::: Records :::

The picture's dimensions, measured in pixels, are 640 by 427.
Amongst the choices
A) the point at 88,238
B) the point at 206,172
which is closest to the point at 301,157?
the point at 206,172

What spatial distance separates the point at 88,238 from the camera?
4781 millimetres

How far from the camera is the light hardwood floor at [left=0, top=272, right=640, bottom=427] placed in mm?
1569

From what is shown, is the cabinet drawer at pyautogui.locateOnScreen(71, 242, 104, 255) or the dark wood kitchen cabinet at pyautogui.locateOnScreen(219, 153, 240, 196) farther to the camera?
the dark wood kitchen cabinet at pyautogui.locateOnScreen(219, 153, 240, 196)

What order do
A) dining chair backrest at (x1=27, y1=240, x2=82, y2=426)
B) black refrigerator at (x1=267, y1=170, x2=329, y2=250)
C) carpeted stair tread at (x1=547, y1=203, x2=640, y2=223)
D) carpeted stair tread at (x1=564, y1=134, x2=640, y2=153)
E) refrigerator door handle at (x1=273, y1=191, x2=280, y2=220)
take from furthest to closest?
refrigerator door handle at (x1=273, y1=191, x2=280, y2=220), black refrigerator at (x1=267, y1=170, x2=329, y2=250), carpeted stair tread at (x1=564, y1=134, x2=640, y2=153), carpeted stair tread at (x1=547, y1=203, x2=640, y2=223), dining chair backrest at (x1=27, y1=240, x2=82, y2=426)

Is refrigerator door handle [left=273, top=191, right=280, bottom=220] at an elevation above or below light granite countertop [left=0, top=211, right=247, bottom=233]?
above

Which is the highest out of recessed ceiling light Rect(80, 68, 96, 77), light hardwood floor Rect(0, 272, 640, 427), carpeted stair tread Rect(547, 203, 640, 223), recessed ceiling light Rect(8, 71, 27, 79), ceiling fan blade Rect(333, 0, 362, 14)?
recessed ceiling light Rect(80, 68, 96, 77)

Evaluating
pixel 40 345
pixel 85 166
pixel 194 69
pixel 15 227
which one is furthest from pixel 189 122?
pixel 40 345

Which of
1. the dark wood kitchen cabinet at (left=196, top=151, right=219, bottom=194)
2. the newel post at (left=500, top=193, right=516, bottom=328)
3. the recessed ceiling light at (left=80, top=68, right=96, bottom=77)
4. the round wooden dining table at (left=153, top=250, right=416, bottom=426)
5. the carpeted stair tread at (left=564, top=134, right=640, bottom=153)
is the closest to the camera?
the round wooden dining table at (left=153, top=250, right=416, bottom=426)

:::

Each entry above is to be set down again in exactly the same words.

Answer for this exercise:
The picture's dimensions, measured in pixels, are 640 by 427.
Amongst the choices
A) the point at 88,238
B) the point at 206,172
which is closest to the point at 301,157?
the point at 206,172

What spatial distance separates the point at 88,238 from the camera?
4781 millimetres

How far from the camera is the light hardwood floor at [left=0, top=272, right=640, bottom=427] placed in mm?
1569

From what is shown, is the cabinet drawer at pyautogui.locateOnScreen(71, 242, 104, 255) or the dark wood kitchen cabinet at pyautogui.locateOnScreen(219, 153, 240, 196) farther to the camera?
the dark wood kitchen cabinet at pyautogui.locateOnScreen(219, 153, 240, 196)

What order do
A) dining chair backrest at (x1=27, y1=240, x2=82, y2=426)
B) black refrigerator at (x1=267, y1=170, x2=329, y2=250)
C) carpeted stair tread at (x1=547, y1=203, x2=640, y2=223)
D) carpeted stair tread at (x1=564, y1=134, x2=640, y2=153)
E) refrigerator door handle at (x1=273, y1=191, x2=280, y2=220)
take from furthest to closest?
refrigerator door handle at (x1=273, y1=191, x2=280, y2=220), black refrigerator at (x1=267, y1=170, x2=329, y2=250), carpeted stair tread at (x1=564, y1=134, x2=640, y2=153), carpeted stair tread at (x1=547, y1=203, x2=640, y2=223), dining chair backrest at (x1=27, y1=240, x2=82, y2=426)

Is refrigerator door handle [left=273, top=191, right=280, bottom=220] at an elevation above or below light granite countertop [left=0, top=211, right=247, bottom=233]?
above

Which is the highest out of recessed ceiling light Rect(80, 68, 96, 77), light hardwood floor Rect(0, 272, 640, 427), carpeted stair tread Rect(547, 203, 640, 223), recessed ceiling light Rect(8, 71, 27, 79), ceiling fan blade Rect(333, 0, 362, 14)?
recessed ceiling light Rect(80, 68, 96, 77)

Evaluating
pixel 40 345
pixel 85 166
pixel 194 69
pixel 15 227
which one is furthest from pixel 189 122?
pixel 40 345

Which of
1. the dark wood kitchen cabinet at (left=196, top=151, right=219, bottom=194)
2. the newel post at (left=500, top=193, right=516, bottom=328)
3. the recessed ceiling light at (left=80, top=68, right=96, bottom=77)
4. the round wooden dining table at (left=153, top=250, right=416, bottom=426)
5. the carpeted stair tread at (left=564, top=134, right=640, bottom=153)
is the closest to the camera?
the round wooden dining table at (left=153, top=250, right=416, bottom=426)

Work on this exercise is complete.